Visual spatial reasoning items
_ _ _ _ _
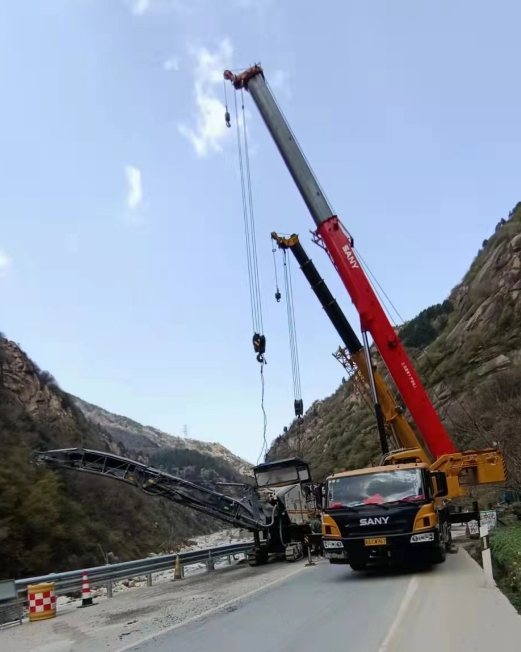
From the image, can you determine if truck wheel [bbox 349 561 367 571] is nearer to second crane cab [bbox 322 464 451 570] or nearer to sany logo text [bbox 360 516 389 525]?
second crane cab [bbox 322 464 451 570]

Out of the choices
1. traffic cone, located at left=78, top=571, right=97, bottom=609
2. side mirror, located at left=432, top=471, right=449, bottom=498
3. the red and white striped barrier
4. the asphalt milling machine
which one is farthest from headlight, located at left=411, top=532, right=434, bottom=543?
the asphalt milling machine

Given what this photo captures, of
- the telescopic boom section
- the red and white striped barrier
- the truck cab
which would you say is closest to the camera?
the red and white striped barrier

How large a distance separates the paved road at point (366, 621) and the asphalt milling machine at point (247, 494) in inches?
344

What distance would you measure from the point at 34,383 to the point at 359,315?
143 feet

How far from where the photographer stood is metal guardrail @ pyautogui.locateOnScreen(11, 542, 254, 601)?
13.4m

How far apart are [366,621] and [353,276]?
1132cm

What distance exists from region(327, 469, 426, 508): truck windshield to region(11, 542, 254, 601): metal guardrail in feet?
19.0

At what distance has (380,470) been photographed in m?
13.5

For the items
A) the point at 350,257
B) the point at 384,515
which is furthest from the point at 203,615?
the point at 350,257

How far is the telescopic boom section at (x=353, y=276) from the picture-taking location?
17125 millimetres

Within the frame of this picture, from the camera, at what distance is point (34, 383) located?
54.2 m

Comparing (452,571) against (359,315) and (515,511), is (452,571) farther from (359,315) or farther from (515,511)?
(515,511)

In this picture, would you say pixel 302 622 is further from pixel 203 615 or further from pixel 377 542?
pixel 377 542

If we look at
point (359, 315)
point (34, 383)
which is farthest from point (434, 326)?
point (359, 315)
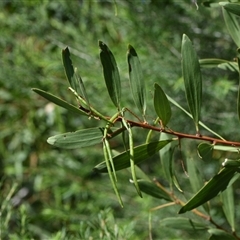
_ _ _ _ _
## Objective
Reproduce the lines from the one containing "In this picture, would" through the end of the lines, requests included, leaving out the pictures. In the answers only, multiply every coordinate by 0.9 and round it to a whole number, with halves rounded up.

## Correct result
In this picture, would you say pixel 302 622 is further from pixel 203 615 or further from pixel 377 542?
pixel 339 488

If we look at
point (359, 315)
point (34, 383)
which is farthest from point (434, 326)?
point (323, 284)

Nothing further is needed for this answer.